Kansas City bursting with standup
Brian McTavish’s feature article on the sudden wealth of standup comedy clubs in Kansas City and surrounding area is thorough, comprehensive and full of insight. The Improv, a new Stanford & Sons and a newcomer, Famous Johnnys Comedy Club, are all angling for the comedy dollar in K.C., making that town one of the funniest in the country.
Brian Shields, GM of the two-year-old Improv in that town says:
“I don’t try to take their comics, and I don’t think they try to take ours,” he said. “There are enough great comics out there with enough drawing power, with TV credits and whatnot, to supply both us and Stanfords.”
The Star also links to a video that includes a brief interview with comic (and Famous Johnnys proprietor) Clint Warren about the new Overland Park venue, which opened in the space formerly occupied by Stanford & Sons.

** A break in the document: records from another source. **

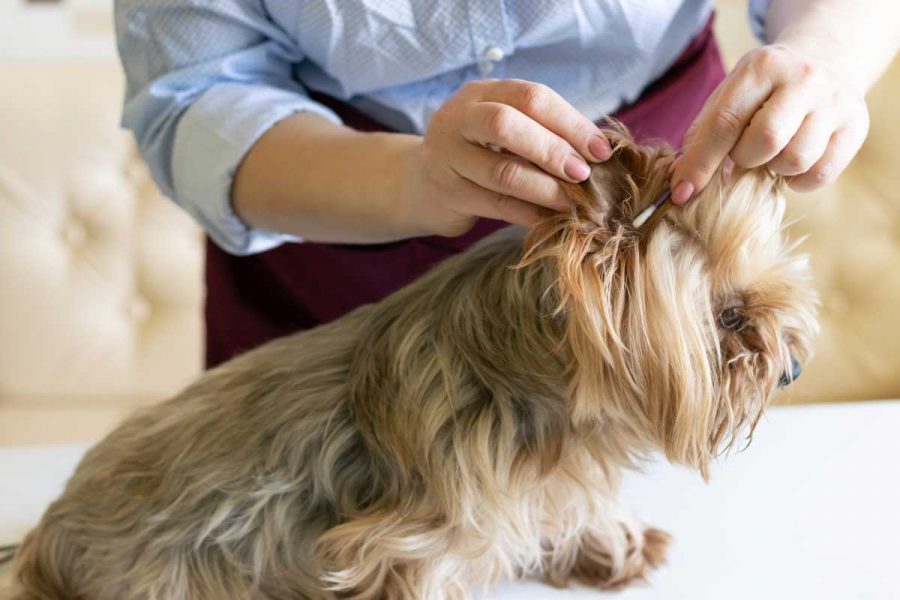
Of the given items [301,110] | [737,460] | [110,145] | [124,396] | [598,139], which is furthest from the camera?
[124,396]

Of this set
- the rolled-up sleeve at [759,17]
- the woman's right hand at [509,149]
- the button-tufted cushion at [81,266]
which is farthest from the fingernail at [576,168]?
the button-tufted cushion at [81,266]

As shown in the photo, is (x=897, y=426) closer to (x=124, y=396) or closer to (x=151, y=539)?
(x=151, y=539)

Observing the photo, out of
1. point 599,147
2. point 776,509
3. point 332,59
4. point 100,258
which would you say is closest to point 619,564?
point 776,509

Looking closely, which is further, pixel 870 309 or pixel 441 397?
pixel 870 309

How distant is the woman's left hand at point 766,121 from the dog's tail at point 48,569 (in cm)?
60

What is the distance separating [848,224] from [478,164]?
1.28m

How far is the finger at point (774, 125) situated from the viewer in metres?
0.65

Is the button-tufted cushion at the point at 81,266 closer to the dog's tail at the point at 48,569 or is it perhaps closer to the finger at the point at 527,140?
the dog's tail at the point at 48,569

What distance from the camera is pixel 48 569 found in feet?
2.89

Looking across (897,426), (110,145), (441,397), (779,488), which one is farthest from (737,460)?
(110,145)

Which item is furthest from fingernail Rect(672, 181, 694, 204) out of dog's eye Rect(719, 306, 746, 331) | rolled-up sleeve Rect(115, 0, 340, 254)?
rolled-up sleeve Rect(115, 0, 340, 254)

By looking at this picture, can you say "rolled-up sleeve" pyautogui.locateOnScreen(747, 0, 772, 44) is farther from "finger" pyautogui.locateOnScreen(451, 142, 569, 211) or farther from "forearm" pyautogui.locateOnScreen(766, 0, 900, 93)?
"finger" pyautogui.locateOnScreen(451, 142, 569, 211)

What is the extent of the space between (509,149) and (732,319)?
0.78 feet

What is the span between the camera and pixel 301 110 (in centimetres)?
94
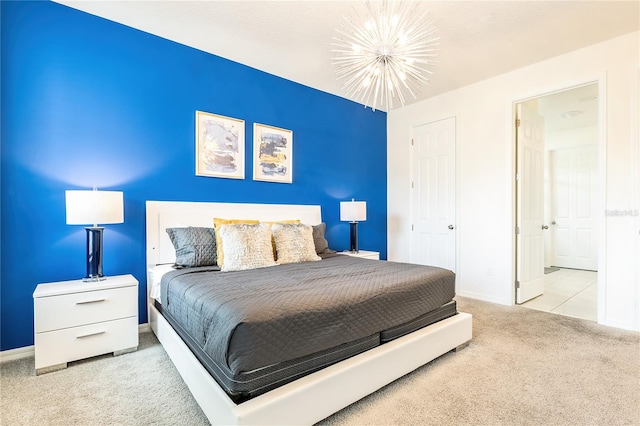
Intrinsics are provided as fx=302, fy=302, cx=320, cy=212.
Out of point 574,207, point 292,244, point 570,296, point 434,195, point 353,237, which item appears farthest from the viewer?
point 574,207

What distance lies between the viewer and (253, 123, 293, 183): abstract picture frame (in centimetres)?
357

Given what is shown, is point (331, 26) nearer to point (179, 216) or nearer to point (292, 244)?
point (292, 244)

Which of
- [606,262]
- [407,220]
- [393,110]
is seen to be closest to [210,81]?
[393,110]

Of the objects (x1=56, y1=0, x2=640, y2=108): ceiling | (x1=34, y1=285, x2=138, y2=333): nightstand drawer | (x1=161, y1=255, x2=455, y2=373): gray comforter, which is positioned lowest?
(x1=34, y1=285, x2=138, y2=333): nightstand drawer

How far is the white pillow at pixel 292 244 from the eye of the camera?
9.45 feet

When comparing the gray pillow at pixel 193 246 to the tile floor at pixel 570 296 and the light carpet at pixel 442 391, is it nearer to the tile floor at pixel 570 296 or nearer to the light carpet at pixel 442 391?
the light carpet at pixel 442 391

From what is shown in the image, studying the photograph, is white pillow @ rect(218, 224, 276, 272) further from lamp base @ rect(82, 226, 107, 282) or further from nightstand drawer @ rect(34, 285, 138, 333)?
lamp base @ rect(82, 226, 107, 282)

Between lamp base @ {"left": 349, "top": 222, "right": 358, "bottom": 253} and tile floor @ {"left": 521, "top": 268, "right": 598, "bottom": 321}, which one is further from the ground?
lamp base @ {"left": 349, "top": 222, "right": 358, "bottom": 253}

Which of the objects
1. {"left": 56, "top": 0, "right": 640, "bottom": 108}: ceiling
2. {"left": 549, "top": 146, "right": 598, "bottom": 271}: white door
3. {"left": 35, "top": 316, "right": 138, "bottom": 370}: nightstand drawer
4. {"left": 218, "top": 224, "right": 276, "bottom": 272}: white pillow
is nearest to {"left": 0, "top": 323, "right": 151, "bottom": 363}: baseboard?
{"left": 35, "top": 316, "right": 138, "bottom": 370}: nightstand drawer

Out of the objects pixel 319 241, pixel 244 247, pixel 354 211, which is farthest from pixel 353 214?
pixel 244 247

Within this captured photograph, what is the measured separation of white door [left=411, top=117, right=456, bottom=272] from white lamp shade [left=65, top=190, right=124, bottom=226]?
390 cm

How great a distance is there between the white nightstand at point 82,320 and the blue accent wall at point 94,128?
38 cm

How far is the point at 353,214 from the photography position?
410 centimetres

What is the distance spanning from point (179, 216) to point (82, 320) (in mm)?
1151
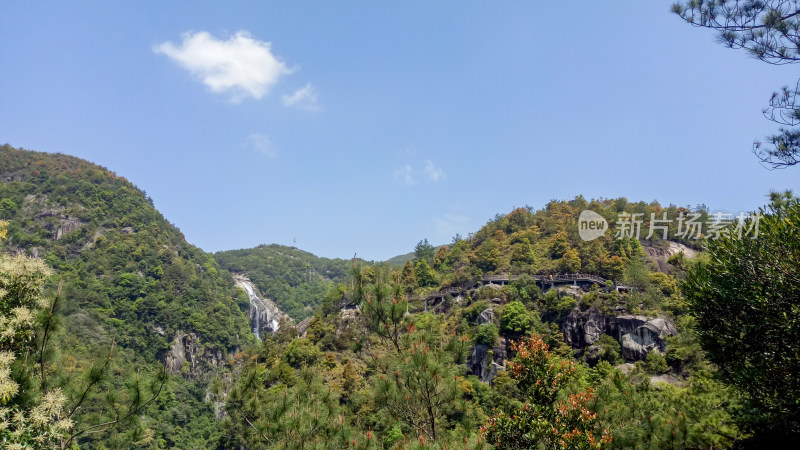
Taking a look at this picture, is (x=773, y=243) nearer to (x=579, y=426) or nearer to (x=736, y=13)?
(x=736, y=13)

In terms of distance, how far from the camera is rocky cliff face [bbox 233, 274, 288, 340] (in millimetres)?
81312

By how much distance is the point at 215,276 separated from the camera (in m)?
83.4

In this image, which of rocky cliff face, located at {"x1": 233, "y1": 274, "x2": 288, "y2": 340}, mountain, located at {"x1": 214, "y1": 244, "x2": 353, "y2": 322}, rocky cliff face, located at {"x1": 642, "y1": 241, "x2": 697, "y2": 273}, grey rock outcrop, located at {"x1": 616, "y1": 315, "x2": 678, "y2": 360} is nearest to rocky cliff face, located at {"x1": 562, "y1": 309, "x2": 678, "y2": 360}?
grey rock outcrop, located at {"x1": 616, "y1": 315, "x2": 678, "y2": 360}

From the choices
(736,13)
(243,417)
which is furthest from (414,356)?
(736,13)

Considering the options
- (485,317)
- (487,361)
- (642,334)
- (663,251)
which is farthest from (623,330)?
(663,251)

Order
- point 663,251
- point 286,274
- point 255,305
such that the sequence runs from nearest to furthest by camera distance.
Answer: point 663,251 < point 255,305 < point 286,274

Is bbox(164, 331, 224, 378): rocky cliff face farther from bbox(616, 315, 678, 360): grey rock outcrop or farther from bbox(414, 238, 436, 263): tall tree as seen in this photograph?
bbox(616, 315, 678, 360): grey rock outcrop

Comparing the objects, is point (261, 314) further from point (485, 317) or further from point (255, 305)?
point (485, 317)

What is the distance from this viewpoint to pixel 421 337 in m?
7.67

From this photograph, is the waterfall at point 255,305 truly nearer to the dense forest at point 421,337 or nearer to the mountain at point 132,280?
the dense forest at point 421,337

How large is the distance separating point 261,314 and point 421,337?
83.6 meters

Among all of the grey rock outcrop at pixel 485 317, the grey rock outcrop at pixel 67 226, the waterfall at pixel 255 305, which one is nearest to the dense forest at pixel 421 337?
the grey rock outcrop at pixel 485 317

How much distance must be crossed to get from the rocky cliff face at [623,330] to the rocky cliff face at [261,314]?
56.4m

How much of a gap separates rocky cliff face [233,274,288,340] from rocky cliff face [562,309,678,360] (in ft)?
185
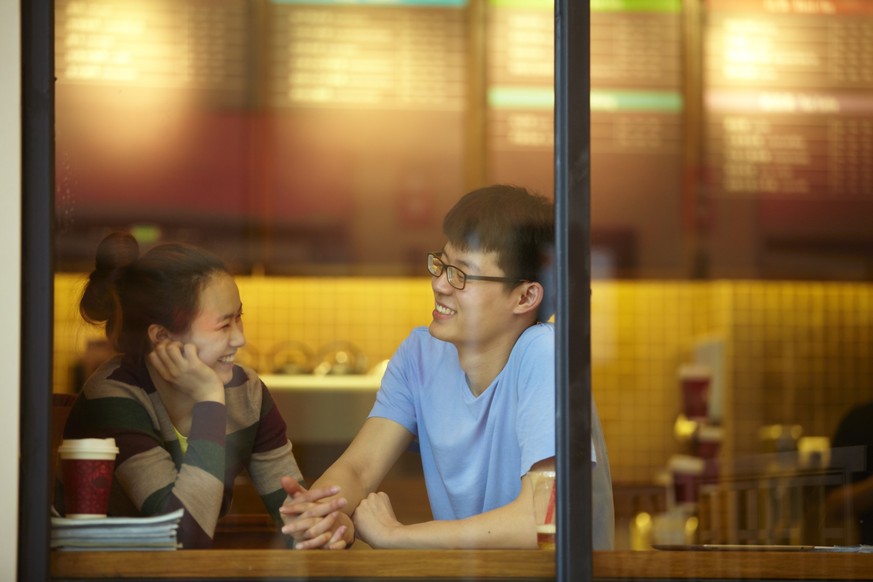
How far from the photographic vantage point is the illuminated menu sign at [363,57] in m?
3.81

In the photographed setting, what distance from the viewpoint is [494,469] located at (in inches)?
69.7

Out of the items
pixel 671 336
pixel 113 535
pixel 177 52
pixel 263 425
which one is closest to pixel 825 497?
pixel 263 425

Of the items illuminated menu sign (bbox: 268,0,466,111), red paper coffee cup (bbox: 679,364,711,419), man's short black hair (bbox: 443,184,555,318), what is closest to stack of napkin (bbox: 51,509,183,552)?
man's short black hair (bbox: 443,184,555,318)

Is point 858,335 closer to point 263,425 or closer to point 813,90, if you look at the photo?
point 813,90

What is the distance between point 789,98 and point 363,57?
1.40 m

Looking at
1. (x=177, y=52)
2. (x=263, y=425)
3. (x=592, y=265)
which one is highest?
(x=177, y=52)

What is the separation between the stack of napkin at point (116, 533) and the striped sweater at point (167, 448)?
1cm

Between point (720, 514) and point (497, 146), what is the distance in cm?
130

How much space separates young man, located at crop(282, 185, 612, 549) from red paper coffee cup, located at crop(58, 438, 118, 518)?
0.26 meters

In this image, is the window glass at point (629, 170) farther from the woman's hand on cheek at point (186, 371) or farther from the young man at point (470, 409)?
the woman's hand on cheek at point (186, 371)

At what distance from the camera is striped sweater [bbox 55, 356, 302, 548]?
1.66m

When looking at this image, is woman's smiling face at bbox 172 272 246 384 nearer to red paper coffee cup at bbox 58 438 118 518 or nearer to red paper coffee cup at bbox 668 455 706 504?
red paper coffee cup at bbox 58 438 118 518

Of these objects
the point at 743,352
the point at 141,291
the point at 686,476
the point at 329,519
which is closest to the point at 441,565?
the point at 329,519

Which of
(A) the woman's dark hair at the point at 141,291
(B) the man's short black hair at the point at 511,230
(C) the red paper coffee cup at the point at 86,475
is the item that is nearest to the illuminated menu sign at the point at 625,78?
(B) the man's short black hair at the point at 511,230
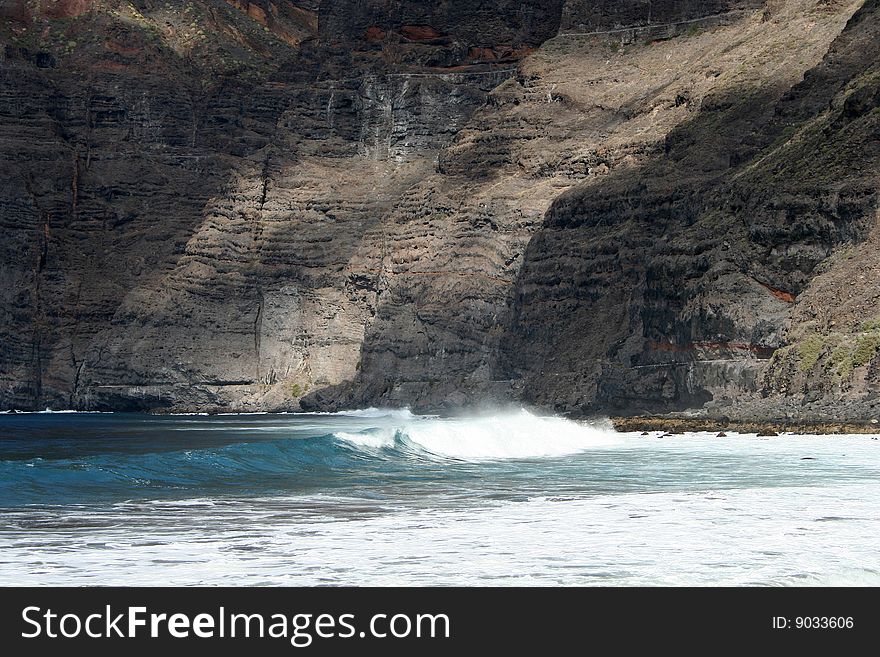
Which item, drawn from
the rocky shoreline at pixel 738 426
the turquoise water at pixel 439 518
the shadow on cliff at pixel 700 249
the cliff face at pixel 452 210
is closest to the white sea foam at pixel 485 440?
Result: the turquoise water at pixel 439 518

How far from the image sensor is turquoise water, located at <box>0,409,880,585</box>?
22031 millimetres

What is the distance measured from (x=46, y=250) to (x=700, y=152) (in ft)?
308

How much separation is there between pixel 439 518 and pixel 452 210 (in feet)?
387

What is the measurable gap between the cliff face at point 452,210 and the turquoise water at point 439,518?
29.2 m

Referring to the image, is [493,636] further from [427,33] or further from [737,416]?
[427,33]

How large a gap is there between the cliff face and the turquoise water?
29.2 metres

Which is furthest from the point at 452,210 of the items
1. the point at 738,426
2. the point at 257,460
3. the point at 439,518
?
the point at 439,518

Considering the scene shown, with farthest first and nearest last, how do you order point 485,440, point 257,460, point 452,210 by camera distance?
point 452,210, point 485,440, point 257,460

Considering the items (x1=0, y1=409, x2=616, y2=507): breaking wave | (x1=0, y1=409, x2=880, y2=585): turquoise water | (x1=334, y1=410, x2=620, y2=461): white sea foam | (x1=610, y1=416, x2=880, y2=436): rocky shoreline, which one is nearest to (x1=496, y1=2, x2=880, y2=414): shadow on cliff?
(x1=610, y1=416, x2=880, y2=436): rocky shoreline

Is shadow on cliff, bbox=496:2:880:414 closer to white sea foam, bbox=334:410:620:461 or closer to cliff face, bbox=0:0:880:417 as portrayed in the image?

Seinfeld: Standup scene "pretty good"
In addition to all the usual huge names (Rock, Seinfeld, etc.), the organizers of The Comedy Festival (the HBO one, held in Vegas) are promising to bring in John Oliver, Bill Burr, Marc Maron, Zach Galifianakis, Jamie Kennedy & Nick Swardson, Artie Lange, The Sopranos star Steve Schirripa, Steve Byrne, Bobby Lee, Dr. Ken Jeong and Kevin Shea. So says the Reuters article detailing the lineup for this year’s Fest in the desert.
A phoner with Rock yielded the following:
Rock also said that thanks to cable TV, audiences feel similar to performers from one city to the next these days. “I played London, and it felt like Atlanta,” he said. “It’s cable. Everybody gets the same stuff.”
In his phoner, Seinfeld said he felt the standup scene overall was “pretty good.” Interesting that the question even came up.